§ **Página**:
Participação e representatividade adequada no processo coletivo: Reflexões sobre os PLs 4441/2020 e 4778/2020

Fonte: Jota

Autoria: Sofia Temer

A Lei da Ação Civil Pública (Lei nº 7.347/1985, LACP) está mais uma vez em pauta: há dois novos projetos de lei em discussão, o PL 4778/2020, apresentado pelo deputado Marcos Pereira, e o PL 4441/2020, pelo deputado Paulo Teixeira, que visam a revogar a LACP e instituir novos regramentos para a tutela coletiva no Brasil.

No presente texto, analisaremos alguns aspectos relativos à participação e representação dos sujeitos processuais nos dois projetos de lei.[1]

O primeiro ponto digno de nota em relação ao tema diz respeito ao rol de legitimados à propositura da ação civil pública, bem como ao requisito da representatividade adequada, que passa a ser tratado expressamente nos projetos de lei, incorporando construções doutrinárias e jurisprudenciais.

§ **Exercício proposto 1**:
Transcreva sem alterações os registros, começando pela linha que contém "How far does" e parando depois da linha que contém "5. point 139,69".
A página e os registros não têm relação entre si.

Registros de relações espaciais
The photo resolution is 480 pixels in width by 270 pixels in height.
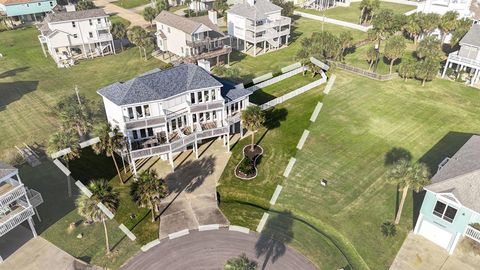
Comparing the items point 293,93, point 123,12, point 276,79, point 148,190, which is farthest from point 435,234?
point 123,12

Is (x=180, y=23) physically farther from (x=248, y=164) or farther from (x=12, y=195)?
(x=12, y=195)

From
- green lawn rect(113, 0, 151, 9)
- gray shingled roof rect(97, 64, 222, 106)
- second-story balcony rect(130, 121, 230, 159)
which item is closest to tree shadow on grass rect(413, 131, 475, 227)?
second-story balcony rect(130, 121, 230, 159)

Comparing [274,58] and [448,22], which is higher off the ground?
[448,22]

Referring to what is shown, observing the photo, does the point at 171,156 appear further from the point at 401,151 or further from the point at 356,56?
the point at 356,56

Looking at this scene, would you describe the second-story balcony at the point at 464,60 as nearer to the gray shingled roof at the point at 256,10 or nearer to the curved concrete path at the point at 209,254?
the gray shingled roof at the point at 256,10

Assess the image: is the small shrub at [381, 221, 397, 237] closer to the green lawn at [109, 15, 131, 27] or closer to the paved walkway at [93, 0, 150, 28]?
the paved walkway at [93, 0, 150, 28]

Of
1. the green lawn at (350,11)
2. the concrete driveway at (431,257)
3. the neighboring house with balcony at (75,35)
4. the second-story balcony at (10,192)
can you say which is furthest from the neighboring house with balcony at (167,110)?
the green lawn at (350,11)
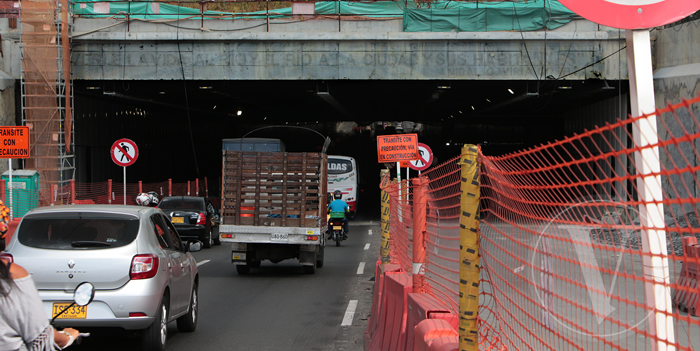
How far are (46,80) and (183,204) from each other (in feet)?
27.1

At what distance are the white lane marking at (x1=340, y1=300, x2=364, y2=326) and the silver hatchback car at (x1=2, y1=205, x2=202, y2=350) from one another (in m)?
2.92

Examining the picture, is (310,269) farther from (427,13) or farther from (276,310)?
(427,13)

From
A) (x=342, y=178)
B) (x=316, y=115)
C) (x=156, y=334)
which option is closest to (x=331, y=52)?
(x=342, y=178)

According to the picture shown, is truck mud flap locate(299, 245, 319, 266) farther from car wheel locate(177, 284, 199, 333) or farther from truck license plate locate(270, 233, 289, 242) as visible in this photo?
car wheel locate(177, 284, 199, 333)

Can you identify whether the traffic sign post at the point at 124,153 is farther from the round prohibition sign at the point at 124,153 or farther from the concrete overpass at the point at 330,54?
the concrete overpass at the point at 330,54

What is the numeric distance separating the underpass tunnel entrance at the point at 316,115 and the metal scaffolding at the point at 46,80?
6.64 feet

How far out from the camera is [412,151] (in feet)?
52.1

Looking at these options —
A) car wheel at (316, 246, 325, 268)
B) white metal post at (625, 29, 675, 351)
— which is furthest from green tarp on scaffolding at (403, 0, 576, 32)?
white metal post at (625, 29, 675, 351)

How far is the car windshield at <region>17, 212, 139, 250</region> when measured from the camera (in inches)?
276

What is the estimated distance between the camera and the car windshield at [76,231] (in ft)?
23.0

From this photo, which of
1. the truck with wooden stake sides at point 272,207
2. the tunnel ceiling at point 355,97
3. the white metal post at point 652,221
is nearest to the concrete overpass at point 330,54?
the tunnel ceiling at point 355,97

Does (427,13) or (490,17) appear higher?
(427,13)

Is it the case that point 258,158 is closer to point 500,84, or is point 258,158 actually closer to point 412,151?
point 412,151

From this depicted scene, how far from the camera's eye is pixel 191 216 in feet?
67.4
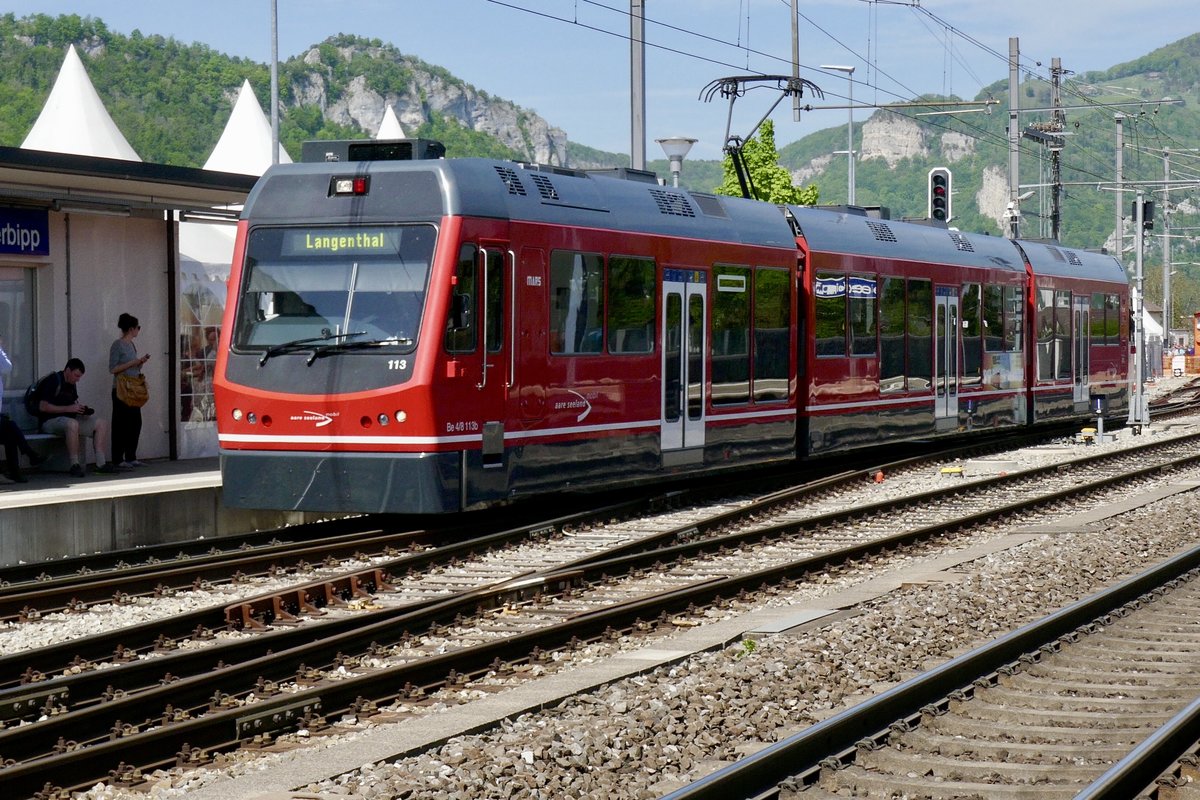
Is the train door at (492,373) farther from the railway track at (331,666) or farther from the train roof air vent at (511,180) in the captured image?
the railway track at (331,666)

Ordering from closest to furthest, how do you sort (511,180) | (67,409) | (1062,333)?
(511,180), (67,409), (1062,333)

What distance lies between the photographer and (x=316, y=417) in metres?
13.3

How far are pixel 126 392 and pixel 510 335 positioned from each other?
5145 millimetres

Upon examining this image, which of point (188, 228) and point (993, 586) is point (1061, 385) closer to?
point (188, 228)

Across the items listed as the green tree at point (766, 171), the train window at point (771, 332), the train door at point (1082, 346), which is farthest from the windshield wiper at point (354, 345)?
the green tree at point (766, 171)

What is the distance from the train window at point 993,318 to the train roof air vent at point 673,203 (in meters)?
9.26

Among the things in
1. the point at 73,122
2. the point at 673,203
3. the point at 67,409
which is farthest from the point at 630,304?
the point at 73,122

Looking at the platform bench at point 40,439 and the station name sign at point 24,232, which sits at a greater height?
the station name sign at point 24,232

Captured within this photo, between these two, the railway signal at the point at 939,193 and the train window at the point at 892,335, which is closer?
the train window at the point at 892,335

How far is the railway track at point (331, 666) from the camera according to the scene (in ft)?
22.1

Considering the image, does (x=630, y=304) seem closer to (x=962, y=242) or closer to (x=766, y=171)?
(x=962, y=242)

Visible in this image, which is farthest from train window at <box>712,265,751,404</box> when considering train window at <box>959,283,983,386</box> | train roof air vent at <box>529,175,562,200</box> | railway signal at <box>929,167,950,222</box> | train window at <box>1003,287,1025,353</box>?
A: railway signal at <box>929,167,950,222</box>

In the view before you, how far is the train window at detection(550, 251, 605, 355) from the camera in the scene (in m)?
14.5

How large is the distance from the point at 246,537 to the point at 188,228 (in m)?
8.34
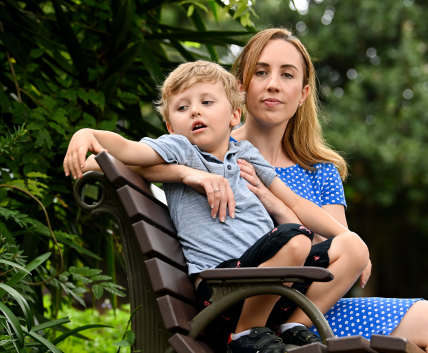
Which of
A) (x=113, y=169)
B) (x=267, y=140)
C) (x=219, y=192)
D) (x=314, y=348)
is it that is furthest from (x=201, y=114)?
(x=314, y=348)

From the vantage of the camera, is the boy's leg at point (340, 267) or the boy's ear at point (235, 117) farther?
the boy's ear at point (235, 117)

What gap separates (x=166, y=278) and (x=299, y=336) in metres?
0.42

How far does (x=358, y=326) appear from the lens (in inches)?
104

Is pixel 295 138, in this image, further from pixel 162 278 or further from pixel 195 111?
pixel 162 278

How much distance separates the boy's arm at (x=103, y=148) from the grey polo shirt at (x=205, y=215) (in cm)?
4

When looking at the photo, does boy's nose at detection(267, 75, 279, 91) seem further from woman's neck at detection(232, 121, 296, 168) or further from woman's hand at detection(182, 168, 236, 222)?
woman's hand at detection(182, 168, 236, 222)

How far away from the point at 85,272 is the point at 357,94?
10122mm

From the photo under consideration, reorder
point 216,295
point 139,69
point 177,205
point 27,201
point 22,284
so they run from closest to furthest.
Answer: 1. point 216,295
2. point 177,205
3. point 22,284
4. point 27,201
5. point 139,69

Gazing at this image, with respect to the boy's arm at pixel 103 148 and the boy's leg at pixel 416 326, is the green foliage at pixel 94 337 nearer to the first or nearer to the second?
the boy's arm at pixel 103 148

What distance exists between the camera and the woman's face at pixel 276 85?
9.85 feet

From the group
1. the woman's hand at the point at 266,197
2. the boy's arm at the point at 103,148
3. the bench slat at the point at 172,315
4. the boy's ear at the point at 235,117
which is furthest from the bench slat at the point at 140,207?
the boy's ear at the point at 235,117

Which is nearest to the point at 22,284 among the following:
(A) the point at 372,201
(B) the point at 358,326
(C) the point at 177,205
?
(C) the point at 177,205

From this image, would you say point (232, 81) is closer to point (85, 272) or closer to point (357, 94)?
point (85, 272)

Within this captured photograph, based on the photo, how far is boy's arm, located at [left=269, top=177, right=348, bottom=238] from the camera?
9.04 ft
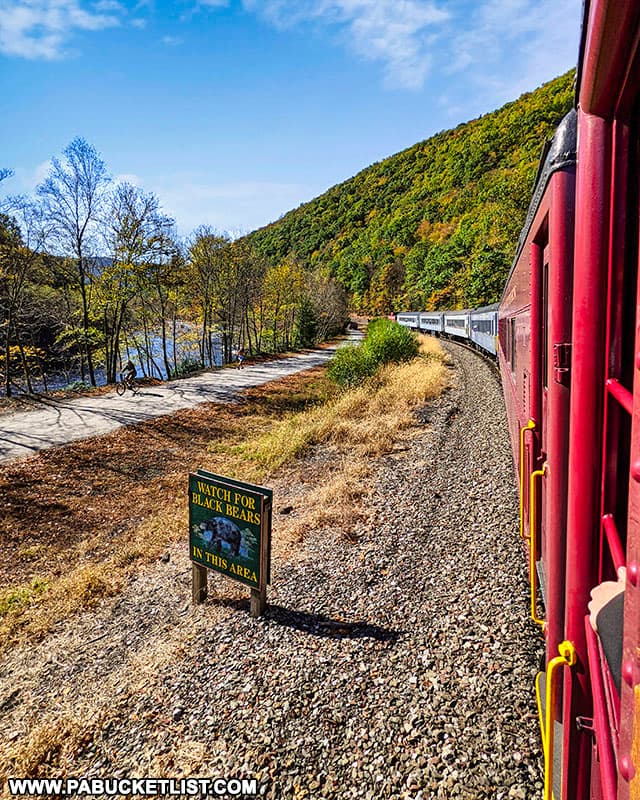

§ **Exercício proposto 2**:
Liste todas as leis e todos os projetos de lei que a página sobre a ação civil pública identifica por número.

§ **Solução 1**:
How far does (x=358, y=326) appear from the lens (in inches)?
104

Is pixel 295 138, in this image, further from pixel 162 278 or further from pixel 195 111?
pixel 162 278

How much distance separates the boy's arm at (x=103, y=148) from the grey polo shirt at (x=205, y=215) (in cm)?
4

When looking at the photo, does boy's nose at detection(267, 75, 279, 91) seem further from woman's neck at detection(232, 121, 296, 168) or further from woman's hand at detection(182, 168, 236, 222)?
woman's hand at detection(182, 168, 236, 222)

How far away from the point at 85,272 is the point at 357,94?
10122mm

From the photo under consideration, reorder
point 216,295
point 139,69
point 177,205
point 27,201
point 22,284
so they run from closest to furthest.
Answer: 1. point 216,295
2. point 177,205
3. point 22,284
4. point 27,201
5. point 139,69

§ **Solução 2**:
- Lei nº 7.347/1985 (Lei da Ação Civil Pública, LACP)
- PL 4441/2020
- PL 4778/2020